We are both concerned about financial security. But he's counting on me to confirm we'll be financially ok for a comfortable retirement, and as some of you concurred, we're sort of borderline for such an early retirement right now. And no one really knows how long they will live or what the market will do. I've looked at a lot of financial calculators, including some fairly detailed ones on sites like fidelity.com. Assumed health care costs, life span, and market performance end up driving the results. I assume "significantly below average" for market performance (because retirement portfolios don't usually maximize market returns.) I can make it all look great if I reduce our planning to age 90 instead of age 94. (None of my grandparents lived to 90, let alone 94.) Health care is a crap shoot.
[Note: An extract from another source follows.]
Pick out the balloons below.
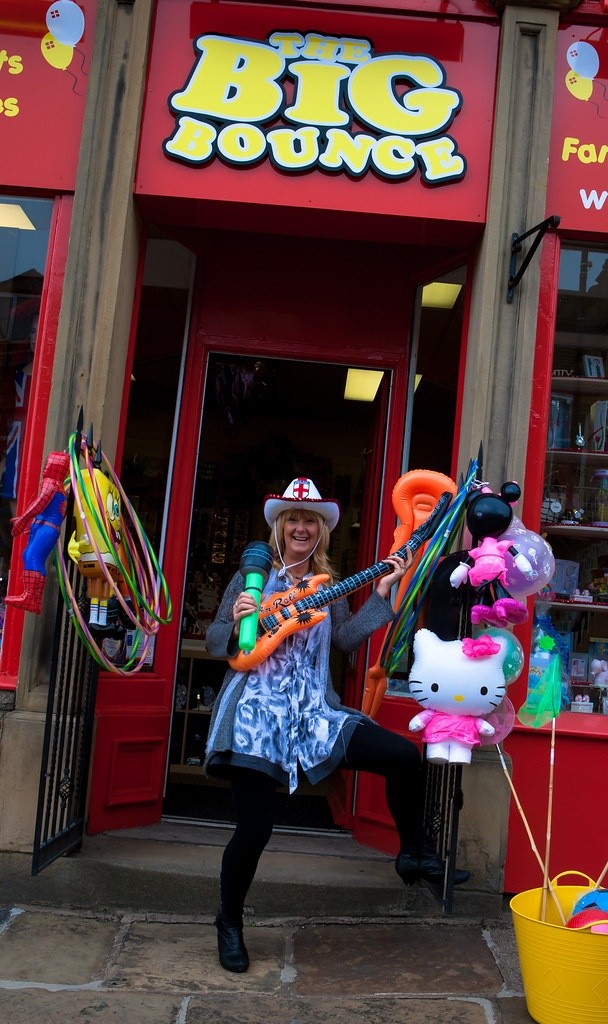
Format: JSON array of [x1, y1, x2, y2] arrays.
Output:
[[476, 694, 516, 745], [472, 626, 525, 687], [490, 529, 555, 597]]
When I spoke to the financial planner last year, she agreed $30,000 a year for two would be a conservative estimate; now a year later, it's more like $40,000.
I agree about the theoretical possibility of my working, maybe to supplement his doing something less demanding. Unfortunately, I've got some volunteer commitments for a few more months, but I've told him to cut loose whenever he wants because I want him to get to retirement. Talking to the financial planner again in a week. Thanks for all the suggestions!